258. Mr Farr repeated that this figure “builds in quite a lot of optimism bias”. For Microsoft, Mr Collins had told us: “... the costs will increase. Even if we gave you a figure now, I would be willing to bet money that in 10 years’ time that cost will have multiplied grotesquely.” The figure he was referring to was the cost to CSPs. We think he would be betting on a certainty. Future developments are entirely unpredictable. It is impossible to foresee what new communications providers or forms of communication may emerge, perhaps from overseas, that will suddenly become a significant player and incur recoverable costs. We expect the overall cost to the taxpayer over the next decade to exceed £1.8 billion by a considerable margin." (pages. 68 and 69)

"262. We are concerned that the Home Office’s cost estimates are not robust. They were prepared without consultation with the telecommunications industry on which they largely depend, and they project forward 10 years to a time where the communications landscape may be very different. Given successive governments’ poor records of bringing IT projects in on budget, and the general lack of detail about how the powers under the Bill will be used, there is a reasonable fear that this legislation will cost considerably more than the current estimates." (p. 70)

 

2. They did not define the problem properly:

"36. We are of the strong view that the 25% data gap is an unhelpful and potentially misleading figure. There has not been a 25% degradation in the overall quantity of communications data available; in fact quite the opposite." (p 16).

"40. It was not long into our inquiry that we began to question the utility of the 25% figure and we asked the Home Office to identify what specific data types are currently missing. After some months the Government agreed to tell us on a confidential basis that there were three main data types that they hoped the legislation would be used to make available. At that point they argued that these data types could not be publicly identified without risking exposing loop holes to criminals. This need for secrecy was one of the drivers for the very broad drafting of clause 1." (p. 18)

"288. The Home Office has argued that there is a case for keeping clause 1 wide because there may be other data types that emerge from time to time which will be important to law enforcement but will not be routinely retained by CSPs for business purposes. We do not accept that this is a good reason to grant the Secretary of State such wide powers now. We do not think that Parliament should grant powers that are required only on the precautionary principle. There should be a current and pressing need for them." (p 75)


3. They did not adequately consult with the Information Commissioner:

"206. We found it hard to understand how additional duties could be imposed on the Information Commissioner without first consulting him, asking him what duties he thought sensible and feasible, whether he would be able to comply with them, and what additional resources he might need to do so. We put this to Home Office officials on 24 October, and Charles Farr replied:

“The Information Commissioner had seen the draft clauses of the Bill which affected him in advance. He had a meeting with the Minister; he had three hours with Richard going through the detail of the legislation."

207. As in the case of the consultation with the CSPs, which we discussed in the preceding chapter, this evidence appeared to contradict what the Information Commissioner had told us. Subsequently however the Home Office agreed that the reference to a “meeting” with the Minister was an error; this was in fact a phone call following the publication of the draft Bill. As to the draft clauses affecting him, the Information Commissioner has told us in a letter of 6 November that he asked on 23 May to see them in advance of a meeting on 31 May; his request was refused, and it was only at that meeting that he was given a copy of those clauses. He was sent a copy of the draft Bill the day before it was published." (p. 55)
═══
- Set of tasks -
a: According to the report excerpt on the Home Office's draft Bill, on what date did the Information Commissioner ask to see the draft clauses affecting him?
b: Carry on with the report excerpt on the Home Office's draft Bill from the point where it stops.
The listing isn't needed for this exercise.
═══
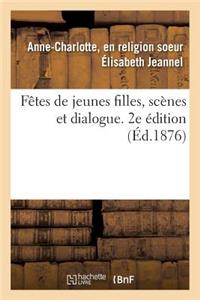 Fêtes de Jeunes Filles, Scènes Et Dialogue. 2e Édition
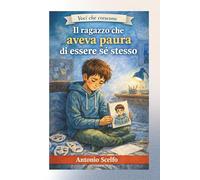 Il ragazzo che aveva paura di essere sé stesso: Una storia per chi sta imparando che non deve cambiare per essere accettato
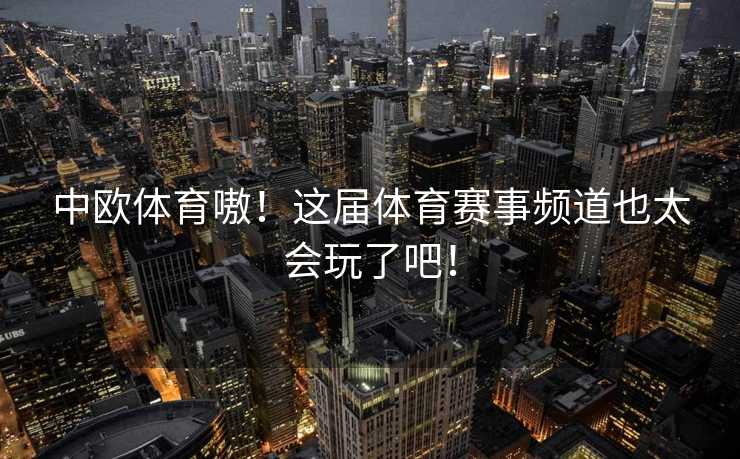 中欧体育嗷！这届体育赛事频道也太会玩了吧！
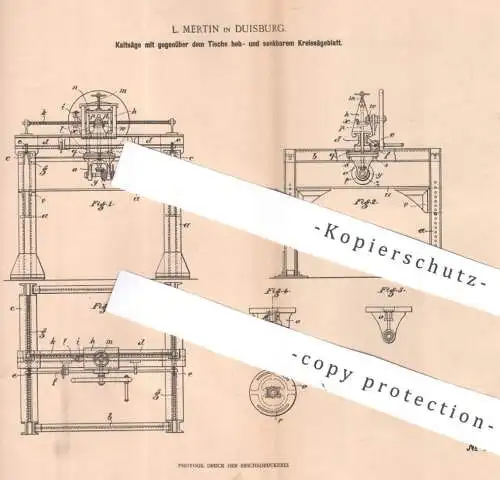 original Patent - L. Mertin , Duisburg , 1900 , Kaltsäge m. beweglichem Kreissägeblatt | Kreissäge , Säge , Sägen , Holz
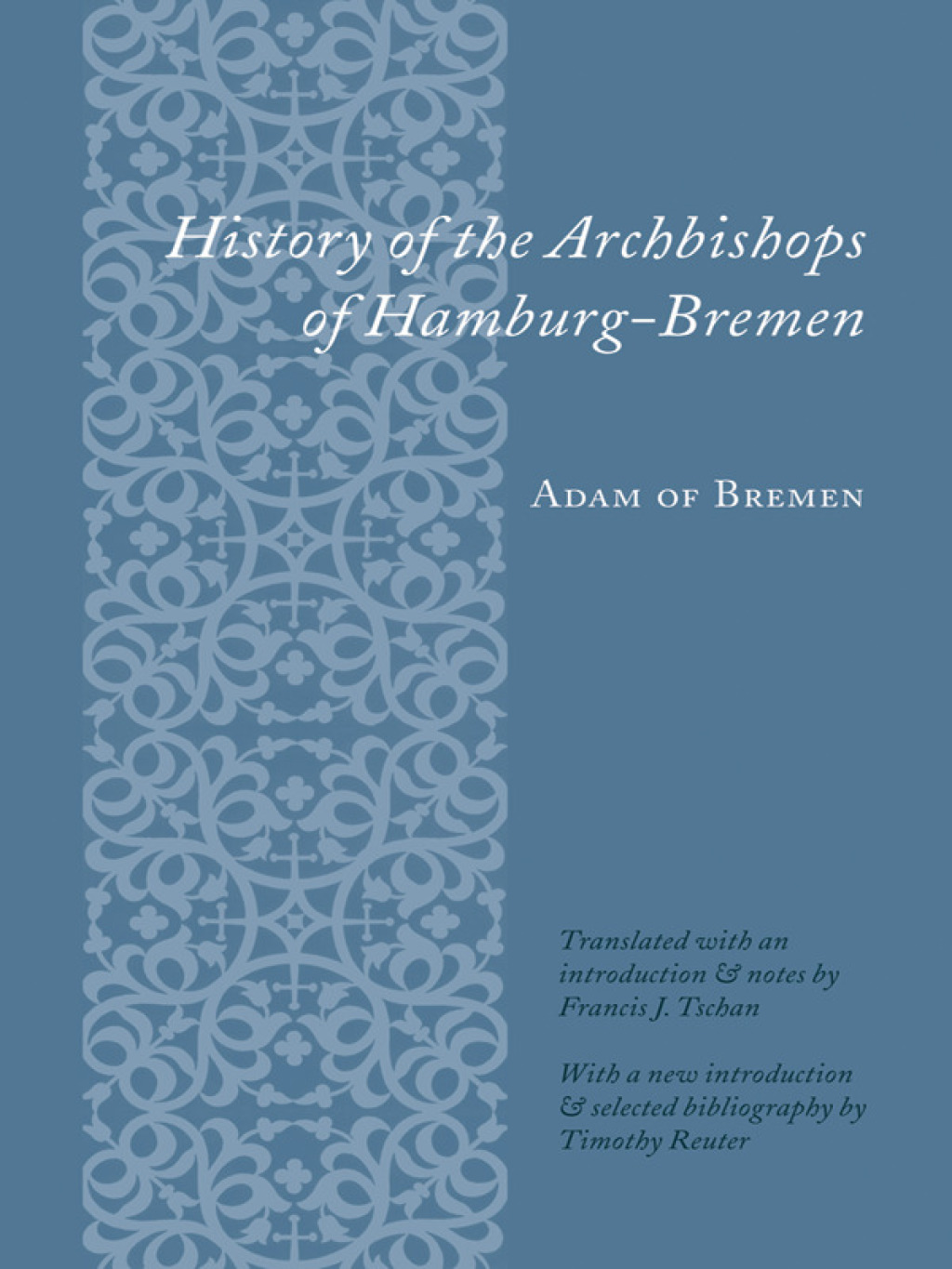 History of the Archbishops of Hamburg-Bremen
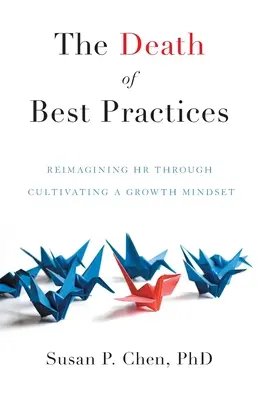 The Death of Best Practices (Moartea bunelor practici): Reimaginarea resurselor umane prin cultivarea unei mentalități de creștere - The Death of Best Practices: Reimagining HR through Cultivating a Growth Mindset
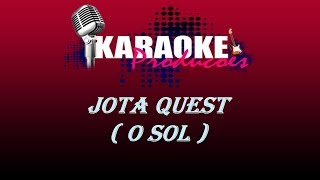 JOTA QUEST  O SOL  KARAOKE [upl. by Summer369]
═══
- Answers below -
a: On 23 May.

b:
"What is clear to us is that the Government has chosen to include in a draft Bill which had a very long gestation a clause imposing on the Information Commissioner additional duties, and that prior to the publication of the Bill there was no consultation with him about those duties, about the information he would need to carry them out, about whether it would in fact be possible for him to undertake those duties, about whether he would need further powers, and about what extra resources he might need. If they hoped that, by inserting this clause in this way, they would be providing an additional safeguard which might allay concerns about the draft Bill, we can only say that they were mistaken." (p. 55 / 56)


4. Failure to consult with CSPs:

"53. What is absolutely clear to us is that the regular meetings with EE and the other major CSPs would have been an unrivalled opportunity for the Home Office to discuss with them the evolving policy and content of the Bill, and to seek their input on the many matters where their technical and general expertise could have made a valuable contribution; and that this opportunity was not taken. The draft Bill is the poorer for it." (p. 22)

"49. ...On behalf of Facebook, Simon Milner said categorically: “We had no dialogue with the Home Office before the Bill was published...we were never asked [for input] and we never provided it.” Similarly, Colin Crowell for Twitter: “We had one conversation with the Home Office about two and a half weeks ago.51 So we, too, were contacted after the Bill had been published and had one phone conversation with them about it.” (p. 20 / 21)

"51. In the case of the overseas providers, Mr Farr told us that he had read their evidence “with a lot of interest”; what he told us was almost the opposite of what they said." (p. 21)

"55. Mr Farr told us: “Parliament and others had a right to see the legislation before we discussed it in detail with overseas providers.” We do not accept this. Parliament has a right to see, on its introduction, a Bill which seeks to implement as fully and clearly as possible the Government’s policy, however controversial that policy may be. If the policy depends to a large extent on whether it can be implemented by a few major international corporations, not to consult them in the formulation of the detailed policy seems unwise. We note that the Intelligence and Security Committee has come to a similar conclusion." (p. 22)

"57. The evidence we received shows that United Kingdom CSPs were not given any details about the possible content of notices before the draft Bill was published, overseas CSPs were not consulted about the draft Bill at all, nor was there any further public consultation."  (p. 22)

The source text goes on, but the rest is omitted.